So you want to build an EPR?

EPR (Endpoint References, from WS-Addressing) are a shiny and exciting toy. But a sharp one too. So here is my contribution to try to prevent fingers from being cut and eyes from being poked out.

So far I have seen EPRs used for five main reasons, not all of them very inspired:

1) “Dispatching on URIs is not cool”

Some tools make it hard to dispatch on URI. As a result, when you have many instances of the same service, it is easier to write the service if the instance ID is in the message rather than in the endpoint URI. Fix the tools? Nah, let’s modify the messages instead. I guess that’s what happens when tool vendors drive the standards, you see specifications that fit the tools rather than the contrary. So EPRs are used to put information that should be in the URI in headers instead. REST-heads see this as a capital crime. I am not convinced it is so harmful in practice, but it is definitely not a satisfying justification for EPRs.

2) “I don’t want to send a WSDL doc around for just the endpoint URI”

People seem to have this notion that the WSDL is a “big and static” document and the EPR is a “small and dynamic” document. But WSDL was designed to allow design-time and run-time elements to be separated if needed. If all you want to send around is the URI at which the service is available, you can just send the URI. Or, if you want it wrapped, why not send a soap:address element (assuming the binding is well-known). After all, in many cases EPRs don’t contain the optional service element and its port attribute.
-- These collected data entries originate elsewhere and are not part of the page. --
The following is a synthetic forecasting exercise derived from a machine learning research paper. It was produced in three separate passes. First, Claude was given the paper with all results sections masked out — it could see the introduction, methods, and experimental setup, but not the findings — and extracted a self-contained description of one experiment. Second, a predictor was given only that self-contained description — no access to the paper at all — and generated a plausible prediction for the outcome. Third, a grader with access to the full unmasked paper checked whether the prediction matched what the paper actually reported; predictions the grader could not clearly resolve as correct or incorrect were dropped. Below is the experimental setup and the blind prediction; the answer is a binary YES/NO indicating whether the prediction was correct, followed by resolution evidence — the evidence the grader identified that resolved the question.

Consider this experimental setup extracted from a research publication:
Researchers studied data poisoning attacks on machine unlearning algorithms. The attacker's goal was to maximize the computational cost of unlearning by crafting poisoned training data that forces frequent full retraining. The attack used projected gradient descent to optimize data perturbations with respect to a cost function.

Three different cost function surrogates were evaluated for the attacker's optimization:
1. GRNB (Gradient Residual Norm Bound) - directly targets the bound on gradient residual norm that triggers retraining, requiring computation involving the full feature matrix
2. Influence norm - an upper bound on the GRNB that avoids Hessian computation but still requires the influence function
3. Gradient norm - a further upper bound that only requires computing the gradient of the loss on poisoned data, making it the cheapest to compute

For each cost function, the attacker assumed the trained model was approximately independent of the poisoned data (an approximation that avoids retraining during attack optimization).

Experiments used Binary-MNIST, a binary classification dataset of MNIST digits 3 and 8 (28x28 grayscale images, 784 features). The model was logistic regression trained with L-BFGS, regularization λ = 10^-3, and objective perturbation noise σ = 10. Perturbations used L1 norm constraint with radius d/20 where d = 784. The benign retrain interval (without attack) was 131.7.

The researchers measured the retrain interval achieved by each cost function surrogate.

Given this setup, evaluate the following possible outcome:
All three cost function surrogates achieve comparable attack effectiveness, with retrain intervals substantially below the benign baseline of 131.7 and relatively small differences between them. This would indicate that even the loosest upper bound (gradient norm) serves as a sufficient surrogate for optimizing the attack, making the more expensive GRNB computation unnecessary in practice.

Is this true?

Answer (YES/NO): NO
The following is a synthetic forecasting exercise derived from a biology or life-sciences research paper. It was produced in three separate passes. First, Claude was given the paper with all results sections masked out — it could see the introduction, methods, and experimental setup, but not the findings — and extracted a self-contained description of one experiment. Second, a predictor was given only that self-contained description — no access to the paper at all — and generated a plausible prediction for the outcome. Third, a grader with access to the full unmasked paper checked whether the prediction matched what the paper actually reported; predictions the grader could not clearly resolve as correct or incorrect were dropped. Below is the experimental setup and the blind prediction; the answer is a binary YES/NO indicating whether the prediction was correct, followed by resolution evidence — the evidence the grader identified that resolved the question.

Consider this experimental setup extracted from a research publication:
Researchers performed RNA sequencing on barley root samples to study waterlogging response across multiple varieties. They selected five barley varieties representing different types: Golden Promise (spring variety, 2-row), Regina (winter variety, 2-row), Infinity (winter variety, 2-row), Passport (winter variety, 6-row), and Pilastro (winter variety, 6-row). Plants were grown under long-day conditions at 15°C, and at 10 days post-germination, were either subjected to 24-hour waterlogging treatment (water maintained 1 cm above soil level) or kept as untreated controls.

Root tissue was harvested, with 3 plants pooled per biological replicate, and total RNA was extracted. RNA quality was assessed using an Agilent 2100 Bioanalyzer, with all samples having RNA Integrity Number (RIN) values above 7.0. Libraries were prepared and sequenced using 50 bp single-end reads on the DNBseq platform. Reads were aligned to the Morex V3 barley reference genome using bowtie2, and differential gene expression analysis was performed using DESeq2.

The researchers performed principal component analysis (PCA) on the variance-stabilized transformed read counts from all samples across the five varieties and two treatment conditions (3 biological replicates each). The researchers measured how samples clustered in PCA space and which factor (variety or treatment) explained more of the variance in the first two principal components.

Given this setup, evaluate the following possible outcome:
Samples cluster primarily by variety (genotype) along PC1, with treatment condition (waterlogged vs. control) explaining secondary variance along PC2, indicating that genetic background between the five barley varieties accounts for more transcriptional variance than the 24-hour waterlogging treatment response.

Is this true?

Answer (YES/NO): NO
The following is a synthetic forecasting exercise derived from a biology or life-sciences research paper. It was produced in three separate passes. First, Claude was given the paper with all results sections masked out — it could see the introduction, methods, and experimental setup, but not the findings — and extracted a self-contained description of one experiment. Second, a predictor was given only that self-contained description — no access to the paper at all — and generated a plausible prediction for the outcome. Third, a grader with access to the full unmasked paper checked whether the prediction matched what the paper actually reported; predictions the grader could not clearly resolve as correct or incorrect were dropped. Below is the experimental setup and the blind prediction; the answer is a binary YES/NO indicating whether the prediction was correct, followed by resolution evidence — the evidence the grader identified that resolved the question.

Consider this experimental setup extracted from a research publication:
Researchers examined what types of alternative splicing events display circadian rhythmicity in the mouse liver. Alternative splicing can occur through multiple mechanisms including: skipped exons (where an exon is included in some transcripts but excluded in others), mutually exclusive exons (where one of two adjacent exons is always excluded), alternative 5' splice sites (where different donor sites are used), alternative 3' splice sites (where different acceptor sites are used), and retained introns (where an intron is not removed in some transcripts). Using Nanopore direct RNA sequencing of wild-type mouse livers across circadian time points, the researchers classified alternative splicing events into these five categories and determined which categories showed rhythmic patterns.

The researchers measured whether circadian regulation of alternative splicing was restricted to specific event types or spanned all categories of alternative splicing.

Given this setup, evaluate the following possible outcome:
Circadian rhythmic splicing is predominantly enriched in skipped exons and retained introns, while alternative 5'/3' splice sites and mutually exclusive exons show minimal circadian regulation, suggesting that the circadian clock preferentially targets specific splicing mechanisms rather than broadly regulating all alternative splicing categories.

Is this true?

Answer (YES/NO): NO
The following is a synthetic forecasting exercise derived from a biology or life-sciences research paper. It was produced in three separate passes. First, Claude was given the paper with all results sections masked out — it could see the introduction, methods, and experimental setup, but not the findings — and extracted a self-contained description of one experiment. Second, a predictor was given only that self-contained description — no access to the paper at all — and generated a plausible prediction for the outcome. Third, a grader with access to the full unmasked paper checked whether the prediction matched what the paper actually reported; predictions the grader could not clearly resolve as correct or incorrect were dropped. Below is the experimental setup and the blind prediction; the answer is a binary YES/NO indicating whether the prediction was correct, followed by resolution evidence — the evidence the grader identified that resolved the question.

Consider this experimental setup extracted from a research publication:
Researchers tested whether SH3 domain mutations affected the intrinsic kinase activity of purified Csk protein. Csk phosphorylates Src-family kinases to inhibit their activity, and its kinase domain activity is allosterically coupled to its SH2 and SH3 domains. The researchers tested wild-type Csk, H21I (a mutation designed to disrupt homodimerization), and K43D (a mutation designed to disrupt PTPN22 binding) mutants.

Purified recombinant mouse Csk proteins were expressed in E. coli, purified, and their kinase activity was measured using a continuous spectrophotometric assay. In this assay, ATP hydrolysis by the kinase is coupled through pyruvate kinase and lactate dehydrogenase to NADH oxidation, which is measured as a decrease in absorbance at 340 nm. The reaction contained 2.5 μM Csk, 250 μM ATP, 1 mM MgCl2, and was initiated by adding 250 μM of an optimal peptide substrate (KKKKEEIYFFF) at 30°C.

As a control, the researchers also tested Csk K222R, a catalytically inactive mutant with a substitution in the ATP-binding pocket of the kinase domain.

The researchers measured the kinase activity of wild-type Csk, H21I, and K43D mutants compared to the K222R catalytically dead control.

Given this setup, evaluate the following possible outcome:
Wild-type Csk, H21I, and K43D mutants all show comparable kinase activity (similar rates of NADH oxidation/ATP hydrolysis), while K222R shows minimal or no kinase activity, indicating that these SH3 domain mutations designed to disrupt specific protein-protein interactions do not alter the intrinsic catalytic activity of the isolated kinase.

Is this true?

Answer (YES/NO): YES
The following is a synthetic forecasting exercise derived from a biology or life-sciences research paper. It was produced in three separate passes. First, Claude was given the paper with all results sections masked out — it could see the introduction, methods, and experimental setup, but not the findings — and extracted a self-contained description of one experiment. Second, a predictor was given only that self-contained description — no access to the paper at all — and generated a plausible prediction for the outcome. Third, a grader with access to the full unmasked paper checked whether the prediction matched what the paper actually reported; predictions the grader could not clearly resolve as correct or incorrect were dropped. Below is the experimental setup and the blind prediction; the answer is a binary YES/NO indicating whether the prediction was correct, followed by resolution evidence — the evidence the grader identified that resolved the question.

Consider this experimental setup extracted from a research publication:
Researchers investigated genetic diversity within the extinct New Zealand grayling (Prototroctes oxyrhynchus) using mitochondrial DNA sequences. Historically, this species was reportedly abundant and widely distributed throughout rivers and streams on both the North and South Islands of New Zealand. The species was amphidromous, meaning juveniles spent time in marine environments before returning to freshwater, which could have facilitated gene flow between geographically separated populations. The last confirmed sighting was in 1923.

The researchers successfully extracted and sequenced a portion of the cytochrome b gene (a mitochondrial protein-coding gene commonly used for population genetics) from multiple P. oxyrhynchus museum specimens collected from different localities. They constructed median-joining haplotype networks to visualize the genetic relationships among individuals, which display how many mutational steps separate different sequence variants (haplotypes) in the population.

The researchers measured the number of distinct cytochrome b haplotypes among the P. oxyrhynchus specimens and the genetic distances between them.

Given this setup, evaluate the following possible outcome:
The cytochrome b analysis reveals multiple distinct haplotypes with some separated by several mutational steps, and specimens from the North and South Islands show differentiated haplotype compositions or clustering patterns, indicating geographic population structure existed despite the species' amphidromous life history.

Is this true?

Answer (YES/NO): NO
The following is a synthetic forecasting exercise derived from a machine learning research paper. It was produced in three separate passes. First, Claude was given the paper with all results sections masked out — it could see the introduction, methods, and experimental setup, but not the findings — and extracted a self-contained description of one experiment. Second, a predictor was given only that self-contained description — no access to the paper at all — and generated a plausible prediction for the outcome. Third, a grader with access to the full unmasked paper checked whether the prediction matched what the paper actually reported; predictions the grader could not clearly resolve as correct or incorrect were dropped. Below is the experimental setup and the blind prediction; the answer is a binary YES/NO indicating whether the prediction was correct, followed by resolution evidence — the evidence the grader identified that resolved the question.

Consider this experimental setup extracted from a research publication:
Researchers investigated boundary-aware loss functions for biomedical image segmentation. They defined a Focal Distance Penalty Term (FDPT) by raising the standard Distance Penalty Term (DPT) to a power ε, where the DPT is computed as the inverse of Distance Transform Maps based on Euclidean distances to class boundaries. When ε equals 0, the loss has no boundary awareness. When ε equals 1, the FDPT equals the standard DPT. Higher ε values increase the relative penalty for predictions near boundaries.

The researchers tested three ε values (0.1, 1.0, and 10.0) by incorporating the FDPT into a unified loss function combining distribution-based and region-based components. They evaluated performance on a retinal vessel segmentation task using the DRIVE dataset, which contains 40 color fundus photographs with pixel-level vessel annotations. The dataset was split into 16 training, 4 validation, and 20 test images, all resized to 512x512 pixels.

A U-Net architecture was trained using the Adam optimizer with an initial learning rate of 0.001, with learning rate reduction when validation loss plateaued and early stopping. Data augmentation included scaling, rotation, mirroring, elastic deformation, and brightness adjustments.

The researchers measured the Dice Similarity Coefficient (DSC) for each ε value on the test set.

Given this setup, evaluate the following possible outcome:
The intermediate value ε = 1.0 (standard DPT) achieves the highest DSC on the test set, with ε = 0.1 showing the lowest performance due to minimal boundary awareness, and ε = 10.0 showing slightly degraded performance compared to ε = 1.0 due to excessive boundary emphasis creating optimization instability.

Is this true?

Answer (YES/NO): NO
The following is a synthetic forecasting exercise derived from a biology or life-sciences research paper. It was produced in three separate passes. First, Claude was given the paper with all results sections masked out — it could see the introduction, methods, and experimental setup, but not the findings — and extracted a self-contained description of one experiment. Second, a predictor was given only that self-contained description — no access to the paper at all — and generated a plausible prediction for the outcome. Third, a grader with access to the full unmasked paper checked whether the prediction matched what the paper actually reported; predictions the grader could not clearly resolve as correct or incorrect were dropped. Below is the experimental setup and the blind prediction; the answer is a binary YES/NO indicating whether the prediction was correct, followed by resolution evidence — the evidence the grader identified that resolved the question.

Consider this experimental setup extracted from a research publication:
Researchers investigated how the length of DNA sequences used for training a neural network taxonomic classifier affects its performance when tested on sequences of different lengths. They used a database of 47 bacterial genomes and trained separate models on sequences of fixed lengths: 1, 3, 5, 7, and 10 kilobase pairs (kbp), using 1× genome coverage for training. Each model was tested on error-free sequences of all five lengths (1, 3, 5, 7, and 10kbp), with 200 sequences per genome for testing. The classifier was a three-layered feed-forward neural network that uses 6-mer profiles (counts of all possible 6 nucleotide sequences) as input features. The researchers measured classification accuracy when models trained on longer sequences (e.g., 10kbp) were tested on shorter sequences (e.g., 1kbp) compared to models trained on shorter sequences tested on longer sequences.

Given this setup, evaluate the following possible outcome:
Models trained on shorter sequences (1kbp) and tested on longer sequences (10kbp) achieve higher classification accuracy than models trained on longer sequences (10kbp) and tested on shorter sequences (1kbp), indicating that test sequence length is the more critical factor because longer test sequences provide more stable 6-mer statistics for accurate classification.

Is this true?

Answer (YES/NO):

If the binding is not known and you want to specify it, send a around a wsdl:port element which contains the soap:address as well as the QName of the binding. And if you want to be able to include several ports (for example to offer multiple transports) or use the wsdl:import mechanism to point to the binding and portType, then ship around a simplified wsdl:descriptions with only one service that itself contains the port(s) (if I remember correctly, WS-MessageDelivery tried to formalize this approach by calling a WSRef a wsdl:service element where all the ports use the same portType). And you can hang metadata off of a service element just as well as off of an EPR.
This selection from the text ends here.